Don't delete to fix

If you are a developer, you are annoyed by this. If you are a user, you were most likely guilty of this. I am talking reporting that something is broken, AND deleting it.

This happened to me too many times: User experiences a bug with an object. Their first instinct is to delete it, and create a new one. They report it. I cannot reproduce and fix it.

If you have a car and it stops working, you don’t throw it in the trash and then call the service to fix it. But when it comes to software, which has virtually zero cost of creation, this behavior somehow becomes widespread.

This is similar to other user behavior like smashing the mouse and keys when a computer gets stuck. It is physically impossible for such an action to speed up a digital process, but many of us instinctively do it.1 Deleting to fix is a similar behavior, which I suspect got ingrained by crappy Microsoft software. The default way of fixing Windows machines is to “format the disk”, and reinstalling Windows. Nobody asks, “why do I have to start from scratch?”. The “End User” deletes to fix by default, because the End User does not understand. “Have you tried turning it off and on again?”

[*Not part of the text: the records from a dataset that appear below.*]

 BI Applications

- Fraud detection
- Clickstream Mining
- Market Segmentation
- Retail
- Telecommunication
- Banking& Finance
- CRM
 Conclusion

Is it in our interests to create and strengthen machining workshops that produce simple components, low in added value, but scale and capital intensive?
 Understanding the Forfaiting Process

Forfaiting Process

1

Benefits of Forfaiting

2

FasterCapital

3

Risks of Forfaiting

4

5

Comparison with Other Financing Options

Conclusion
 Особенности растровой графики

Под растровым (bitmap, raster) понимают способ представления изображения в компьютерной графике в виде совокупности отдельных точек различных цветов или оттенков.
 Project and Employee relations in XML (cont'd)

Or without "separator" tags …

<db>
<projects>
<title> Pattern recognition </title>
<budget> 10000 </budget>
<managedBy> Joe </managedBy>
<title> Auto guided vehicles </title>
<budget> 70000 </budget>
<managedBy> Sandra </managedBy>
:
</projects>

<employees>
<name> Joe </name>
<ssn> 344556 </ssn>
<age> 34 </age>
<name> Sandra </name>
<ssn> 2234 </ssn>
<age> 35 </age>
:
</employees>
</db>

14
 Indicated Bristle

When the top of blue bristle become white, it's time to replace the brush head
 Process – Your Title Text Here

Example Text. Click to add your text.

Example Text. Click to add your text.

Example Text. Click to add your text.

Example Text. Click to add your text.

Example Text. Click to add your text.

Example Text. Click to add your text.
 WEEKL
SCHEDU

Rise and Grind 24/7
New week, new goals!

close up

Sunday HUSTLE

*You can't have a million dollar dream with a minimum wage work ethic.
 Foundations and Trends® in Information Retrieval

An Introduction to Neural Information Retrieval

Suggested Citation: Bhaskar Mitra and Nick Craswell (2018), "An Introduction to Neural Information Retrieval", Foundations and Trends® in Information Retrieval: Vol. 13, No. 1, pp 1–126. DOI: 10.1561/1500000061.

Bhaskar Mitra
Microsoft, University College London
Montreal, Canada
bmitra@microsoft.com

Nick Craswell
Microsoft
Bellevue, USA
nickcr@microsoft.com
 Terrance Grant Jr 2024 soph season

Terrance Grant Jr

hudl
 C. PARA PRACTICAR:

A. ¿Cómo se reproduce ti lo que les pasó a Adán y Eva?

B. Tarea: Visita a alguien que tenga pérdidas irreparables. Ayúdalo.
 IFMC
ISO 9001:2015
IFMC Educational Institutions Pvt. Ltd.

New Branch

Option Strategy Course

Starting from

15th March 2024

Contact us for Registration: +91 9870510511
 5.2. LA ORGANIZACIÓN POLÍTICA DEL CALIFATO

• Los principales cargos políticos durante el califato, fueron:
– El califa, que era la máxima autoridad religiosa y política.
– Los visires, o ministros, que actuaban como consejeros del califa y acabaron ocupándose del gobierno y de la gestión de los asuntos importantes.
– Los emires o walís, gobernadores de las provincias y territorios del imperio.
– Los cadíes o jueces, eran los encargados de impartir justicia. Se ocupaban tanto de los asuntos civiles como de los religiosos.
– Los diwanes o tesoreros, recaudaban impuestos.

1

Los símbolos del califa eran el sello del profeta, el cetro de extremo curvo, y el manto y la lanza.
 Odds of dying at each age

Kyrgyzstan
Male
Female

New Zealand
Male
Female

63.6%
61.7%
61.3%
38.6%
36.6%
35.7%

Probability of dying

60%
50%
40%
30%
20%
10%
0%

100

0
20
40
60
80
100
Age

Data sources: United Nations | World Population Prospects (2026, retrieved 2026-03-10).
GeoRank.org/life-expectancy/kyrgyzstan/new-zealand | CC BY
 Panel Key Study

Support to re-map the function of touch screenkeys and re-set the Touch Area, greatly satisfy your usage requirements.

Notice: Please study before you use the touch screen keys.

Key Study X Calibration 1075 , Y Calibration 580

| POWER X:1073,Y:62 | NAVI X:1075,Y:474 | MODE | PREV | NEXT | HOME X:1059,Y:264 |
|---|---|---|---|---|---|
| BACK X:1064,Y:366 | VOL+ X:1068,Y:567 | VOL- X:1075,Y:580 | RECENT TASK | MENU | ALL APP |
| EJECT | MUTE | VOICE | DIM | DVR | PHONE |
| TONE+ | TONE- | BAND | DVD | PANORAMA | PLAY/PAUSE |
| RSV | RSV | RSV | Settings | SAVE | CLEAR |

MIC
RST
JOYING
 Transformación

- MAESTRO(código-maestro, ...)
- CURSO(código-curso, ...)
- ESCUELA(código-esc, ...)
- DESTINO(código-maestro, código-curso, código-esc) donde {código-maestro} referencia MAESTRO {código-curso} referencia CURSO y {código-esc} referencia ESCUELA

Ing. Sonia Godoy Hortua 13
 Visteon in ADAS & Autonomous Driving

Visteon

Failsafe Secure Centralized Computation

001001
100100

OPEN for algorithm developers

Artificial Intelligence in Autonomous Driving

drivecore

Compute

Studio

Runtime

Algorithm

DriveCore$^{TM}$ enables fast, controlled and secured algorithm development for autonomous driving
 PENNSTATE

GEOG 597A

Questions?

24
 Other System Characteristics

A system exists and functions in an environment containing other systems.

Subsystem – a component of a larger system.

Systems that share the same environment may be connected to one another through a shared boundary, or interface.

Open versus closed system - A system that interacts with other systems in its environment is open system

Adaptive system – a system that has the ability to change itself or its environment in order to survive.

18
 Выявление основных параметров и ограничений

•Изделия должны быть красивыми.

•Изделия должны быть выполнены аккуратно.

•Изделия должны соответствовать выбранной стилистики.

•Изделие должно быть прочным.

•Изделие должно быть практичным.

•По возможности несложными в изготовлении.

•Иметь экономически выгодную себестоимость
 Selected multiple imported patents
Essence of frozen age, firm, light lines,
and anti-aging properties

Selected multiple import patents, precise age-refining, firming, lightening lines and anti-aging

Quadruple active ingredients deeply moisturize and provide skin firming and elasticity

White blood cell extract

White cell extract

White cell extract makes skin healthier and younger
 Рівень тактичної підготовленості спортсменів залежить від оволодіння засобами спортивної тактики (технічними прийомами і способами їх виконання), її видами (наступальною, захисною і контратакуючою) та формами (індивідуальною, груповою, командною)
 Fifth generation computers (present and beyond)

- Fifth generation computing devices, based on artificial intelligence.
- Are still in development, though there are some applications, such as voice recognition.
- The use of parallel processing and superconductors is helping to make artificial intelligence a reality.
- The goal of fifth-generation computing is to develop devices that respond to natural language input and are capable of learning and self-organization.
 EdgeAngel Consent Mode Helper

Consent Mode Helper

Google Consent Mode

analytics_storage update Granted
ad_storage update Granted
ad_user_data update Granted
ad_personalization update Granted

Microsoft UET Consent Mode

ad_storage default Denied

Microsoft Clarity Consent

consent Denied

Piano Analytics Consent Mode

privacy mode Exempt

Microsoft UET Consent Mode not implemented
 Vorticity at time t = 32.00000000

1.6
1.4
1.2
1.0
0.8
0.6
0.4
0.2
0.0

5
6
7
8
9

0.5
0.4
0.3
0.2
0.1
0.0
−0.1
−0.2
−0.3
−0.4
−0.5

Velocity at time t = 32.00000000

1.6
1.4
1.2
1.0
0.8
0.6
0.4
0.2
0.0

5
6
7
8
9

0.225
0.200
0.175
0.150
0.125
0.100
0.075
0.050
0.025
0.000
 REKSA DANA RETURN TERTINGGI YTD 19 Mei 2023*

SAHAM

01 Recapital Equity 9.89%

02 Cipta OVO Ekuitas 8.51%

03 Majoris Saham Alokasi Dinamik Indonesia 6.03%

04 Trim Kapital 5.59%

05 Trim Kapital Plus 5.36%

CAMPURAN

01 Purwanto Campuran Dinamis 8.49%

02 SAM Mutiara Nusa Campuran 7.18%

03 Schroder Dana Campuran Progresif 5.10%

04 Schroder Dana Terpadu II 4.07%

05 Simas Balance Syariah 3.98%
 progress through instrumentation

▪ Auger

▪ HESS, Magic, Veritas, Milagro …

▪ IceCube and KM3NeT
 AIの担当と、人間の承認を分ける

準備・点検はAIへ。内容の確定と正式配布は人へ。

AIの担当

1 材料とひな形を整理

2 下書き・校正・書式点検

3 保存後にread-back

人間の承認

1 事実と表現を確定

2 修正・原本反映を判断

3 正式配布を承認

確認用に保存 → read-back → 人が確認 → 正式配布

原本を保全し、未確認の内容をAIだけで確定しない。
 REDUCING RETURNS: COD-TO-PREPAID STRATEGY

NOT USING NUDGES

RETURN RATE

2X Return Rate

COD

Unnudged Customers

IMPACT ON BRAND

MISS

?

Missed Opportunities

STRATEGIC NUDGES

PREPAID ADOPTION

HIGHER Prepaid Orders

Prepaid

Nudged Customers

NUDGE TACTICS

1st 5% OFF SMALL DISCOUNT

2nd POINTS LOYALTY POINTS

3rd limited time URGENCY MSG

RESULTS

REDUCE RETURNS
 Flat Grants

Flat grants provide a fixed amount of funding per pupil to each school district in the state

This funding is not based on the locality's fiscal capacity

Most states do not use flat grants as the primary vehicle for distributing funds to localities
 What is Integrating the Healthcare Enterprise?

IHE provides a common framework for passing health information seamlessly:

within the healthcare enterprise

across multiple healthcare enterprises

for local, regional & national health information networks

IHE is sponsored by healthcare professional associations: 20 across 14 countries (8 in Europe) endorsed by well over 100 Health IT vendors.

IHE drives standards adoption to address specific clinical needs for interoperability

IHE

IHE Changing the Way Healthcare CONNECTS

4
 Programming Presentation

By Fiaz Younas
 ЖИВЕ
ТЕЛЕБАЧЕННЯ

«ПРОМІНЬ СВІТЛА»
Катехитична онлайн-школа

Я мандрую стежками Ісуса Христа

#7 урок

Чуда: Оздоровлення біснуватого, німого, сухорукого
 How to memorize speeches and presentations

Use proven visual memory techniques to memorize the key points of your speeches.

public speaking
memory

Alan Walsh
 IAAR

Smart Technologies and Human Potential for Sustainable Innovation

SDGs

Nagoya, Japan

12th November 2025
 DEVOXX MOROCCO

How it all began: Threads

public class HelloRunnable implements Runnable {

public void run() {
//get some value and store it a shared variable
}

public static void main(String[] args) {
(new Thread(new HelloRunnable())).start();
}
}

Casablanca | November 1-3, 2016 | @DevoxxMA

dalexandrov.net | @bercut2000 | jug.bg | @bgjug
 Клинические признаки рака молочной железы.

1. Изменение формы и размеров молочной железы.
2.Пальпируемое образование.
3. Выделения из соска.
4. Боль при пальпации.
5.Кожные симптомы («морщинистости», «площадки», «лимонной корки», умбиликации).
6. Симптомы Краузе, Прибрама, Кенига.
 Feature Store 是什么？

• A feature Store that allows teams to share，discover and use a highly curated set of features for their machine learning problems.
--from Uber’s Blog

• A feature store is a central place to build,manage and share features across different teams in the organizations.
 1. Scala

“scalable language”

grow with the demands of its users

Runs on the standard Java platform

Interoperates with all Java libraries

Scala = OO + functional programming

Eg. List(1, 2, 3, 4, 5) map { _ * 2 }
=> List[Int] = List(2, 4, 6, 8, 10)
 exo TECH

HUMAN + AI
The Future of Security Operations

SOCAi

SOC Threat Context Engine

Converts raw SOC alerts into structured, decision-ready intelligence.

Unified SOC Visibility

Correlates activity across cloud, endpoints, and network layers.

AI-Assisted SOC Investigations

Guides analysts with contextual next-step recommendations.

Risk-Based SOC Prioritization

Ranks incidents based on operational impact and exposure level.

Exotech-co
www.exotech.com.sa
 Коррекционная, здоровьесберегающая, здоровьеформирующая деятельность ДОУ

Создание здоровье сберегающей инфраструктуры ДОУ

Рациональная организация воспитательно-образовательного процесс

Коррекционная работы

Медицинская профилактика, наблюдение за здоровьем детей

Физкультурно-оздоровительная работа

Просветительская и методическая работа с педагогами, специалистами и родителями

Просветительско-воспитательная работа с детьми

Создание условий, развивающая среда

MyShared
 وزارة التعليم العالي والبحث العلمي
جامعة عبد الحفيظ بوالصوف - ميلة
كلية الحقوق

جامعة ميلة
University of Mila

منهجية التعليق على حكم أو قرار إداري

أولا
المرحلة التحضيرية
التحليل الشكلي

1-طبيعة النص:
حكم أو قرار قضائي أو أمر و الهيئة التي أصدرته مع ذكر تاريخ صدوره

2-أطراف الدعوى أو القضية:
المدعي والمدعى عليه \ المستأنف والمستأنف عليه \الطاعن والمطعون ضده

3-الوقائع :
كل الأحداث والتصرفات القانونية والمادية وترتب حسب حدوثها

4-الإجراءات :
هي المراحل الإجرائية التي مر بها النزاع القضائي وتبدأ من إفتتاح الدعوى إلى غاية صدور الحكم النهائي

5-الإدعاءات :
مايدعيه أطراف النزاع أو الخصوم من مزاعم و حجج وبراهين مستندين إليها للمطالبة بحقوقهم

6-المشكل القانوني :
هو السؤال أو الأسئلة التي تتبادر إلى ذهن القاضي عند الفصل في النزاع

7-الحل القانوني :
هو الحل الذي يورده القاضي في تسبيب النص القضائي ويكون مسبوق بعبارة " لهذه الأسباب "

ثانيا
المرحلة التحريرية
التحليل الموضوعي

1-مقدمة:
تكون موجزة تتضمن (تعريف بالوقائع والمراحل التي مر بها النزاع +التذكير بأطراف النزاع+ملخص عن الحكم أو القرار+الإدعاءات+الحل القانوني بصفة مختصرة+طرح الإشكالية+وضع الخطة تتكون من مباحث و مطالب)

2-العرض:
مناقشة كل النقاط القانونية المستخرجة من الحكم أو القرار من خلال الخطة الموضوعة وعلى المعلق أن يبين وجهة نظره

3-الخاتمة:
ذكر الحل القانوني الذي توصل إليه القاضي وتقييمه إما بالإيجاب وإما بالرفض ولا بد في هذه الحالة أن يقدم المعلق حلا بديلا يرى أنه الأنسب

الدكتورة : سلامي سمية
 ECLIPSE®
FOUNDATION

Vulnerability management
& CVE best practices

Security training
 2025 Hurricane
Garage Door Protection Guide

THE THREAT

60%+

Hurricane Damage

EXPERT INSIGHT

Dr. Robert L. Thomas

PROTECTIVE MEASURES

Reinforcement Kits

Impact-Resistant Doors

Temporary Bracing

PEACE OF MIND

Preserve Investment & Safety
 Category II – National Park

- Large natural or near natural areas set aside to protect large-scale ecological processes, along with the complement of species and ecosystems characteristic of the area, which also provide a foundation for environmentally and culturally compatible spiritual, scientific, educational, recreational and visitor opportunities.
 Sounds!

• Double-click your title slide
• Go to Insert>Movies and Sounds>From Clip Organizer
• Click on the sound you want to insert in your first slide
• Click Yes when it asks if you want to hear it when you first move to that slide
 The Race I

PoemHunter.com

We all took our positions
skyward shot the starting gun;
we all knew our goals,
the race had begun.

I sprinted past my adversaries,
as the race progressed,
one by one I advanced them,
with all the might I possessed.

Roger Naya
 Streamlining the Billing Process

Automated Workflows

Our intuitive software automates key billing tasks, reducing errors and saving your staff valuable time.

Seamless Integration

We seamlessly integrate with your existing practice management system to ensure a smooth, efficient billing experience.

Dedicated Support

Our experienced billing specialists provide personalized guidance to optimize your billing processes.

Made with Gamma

The concept of “Mechanical Sympathy” is relevant: having an understanding of how a tool works, being able to feel inside the box. We can extend this to “Developer Sympathy”: having an understanding of how a software was developed, how it changes over time, how it can break, how it can be fixed.

Any troubleshooting must be done in a non-destructive way. When a user deletes an object, two things can happen: it is hard-deleted, which makes the issue impossible to reproduce. If it is instead soft-deleted, it might be restored, but developers will mostly not bother, depending on the issue.

The users cannot be expected to care either. Their time is valuable. They deserve things that “just work”. So we need to come up with other workarounds:

  • Everything should be soft-deleted by default in non-sensitive contexts, and should be easy to restore.
  • Any reporting form should include instructions to warn the user against deleting.
  • Even better, the reporting should happen through an internal system, and should automatically block deletion once a ticket is created.

  1. I can’t remember the name of this inequality or find it online, please comment on the Hacker News thread if you know what it’s called.